We would add that the FGN could have thrown away its “gift”. The public debt burden of Ghana is now higher as a percentage of GDP, which was adjusted upwards by about 60 per cent in 2010, than it was before its external debt relief in 2005. Fiscal policy in Nigeria has many flaws and scores poorly for transparency yet the FGN is not in the habit of running up double-digit budget deficits around elections. It may well have avoided this trap more as a consequence of constitutionally-based fiscal federalism than due to its budget discipline but the end result is the same.

 This is the ratio for sovereign obligations so we have to make some estimates to arrive at the public debt burden. The ratio covers the external debt of the state governments because it is FGN guaranteed. We have to allow, however, for their domestic obligations: the DMO puts their domestic debt at N1.55trn at end-2012, and the CBN their bank borrowings at N760bn in April (2014.

The going starts to get tough when we make estimates for the public agencies. Legacy debts could be the easy part because some figures have been calculated outside the organization for a specific reason (ie the FGN was looking to divest).  The Nigerian Electricity Liability Management Company inherited the estimated N800bn debts of the unbundled PHCN. Nigerian Telecommunications, which is currently for sale under a guided liquidation, is said to have debts of N400bn, mostly to suppliers.

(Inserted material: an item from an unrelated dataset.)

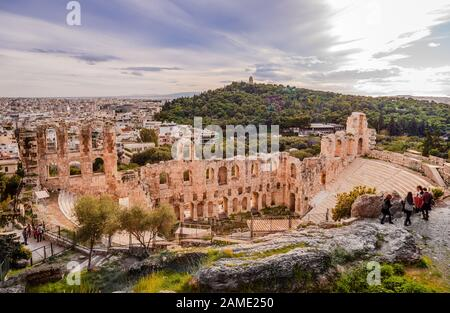 Athens / Greece - March 2 2014: The Odeon of Herodes Atticus, located on the southwest slope of the Acropolis. Filopappos Hill (with the Filopappos mo - Stock Photo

We then come to the NNPC. It has been audited several times although the results have not been formally released in public. Remi Babalola, the minister of state for finance, was moved to special duties by the presidency in August 2010 after commenting that the corporation was “insolvent”. This followed a meeting of the FAAC at which the monthly discussion of the NNPC’s payments into the federation account was more than usually heated. There is no basis upon which to estimate its net debts to the FGN, suppliers and banks. The current version of the petroleum industry bill in the National Assembly would not represent much of a step forward in terms of transparency, at least for the unincorporated joint ventures with oil majors.

Finally we have to mention AMCON, while recognizing that its bonds are predominantly held by another public agency (the CBN). Its ability to service its debt hinges upon its recoveries. The sovereign debt burden of 11 per cent of GDP becomes perhaps 25 per cent when we incorporate state governments, legacy debts, the NNPC, other public agencies and AMCON. This is very much our worst case scenario.

This is a light burden by any criteria. The latest sovereign credit rating to emerge from the sub-region is the B1 for Côte d’Ivoire’s long-term, foreign currency obligations from Moody’s last month.(B1 is the equivalent of B+ with Fitch and S&P, and so one notch below Nigeria.) The agency puts Ivorian public debt at 35 per cent of GDP. It does not include obligations known as C2D under a French debt relief programme  and we doubt that the figure covers opaque transactions of the type we have identified for Nigeria.

In one respect, however, the structure of Ivorian public debt offers a way forward for Nigeria. It is divided 50/50 between domestic and external obligations although the former are in reality convertible by virtue of the CFA franc peg to the Euro. The medium-term strategy of the DMO, unveiled in May 2013, sees a 60/40 blend as appropriate for Nigeria.

We calculate the mix as 84/16 as at end-June. The FGN could have pushed the ratio a little closer towards the objective by tapping the Eurobond market this year. It chose not to, and will have seen the favourable pricing of issues by African sovereigns rated one notch below Nigeria (Côte d’Ivoire, Kenya and Senegal). This was an opportunity missed in our view although a small diaspora bond is to be launched to raise up to US$300m.  We realize that the pricing differential will not be always as favourable to external issuance as today. Yet we also note that more than 70 per cent of sovereign external debt is due to multilateral agencies on concessional terms, and that Nigeria’s promotion to middle-income status does not close the window to such financing.

So the debt indicators are enviable, however they are calculated. There is a theory that the combination of the new national accounts and the forthcoming elections will encourage a massive borrowing binge. Our take on thinking within the federal finance ministry and the DMO suggests otherwise.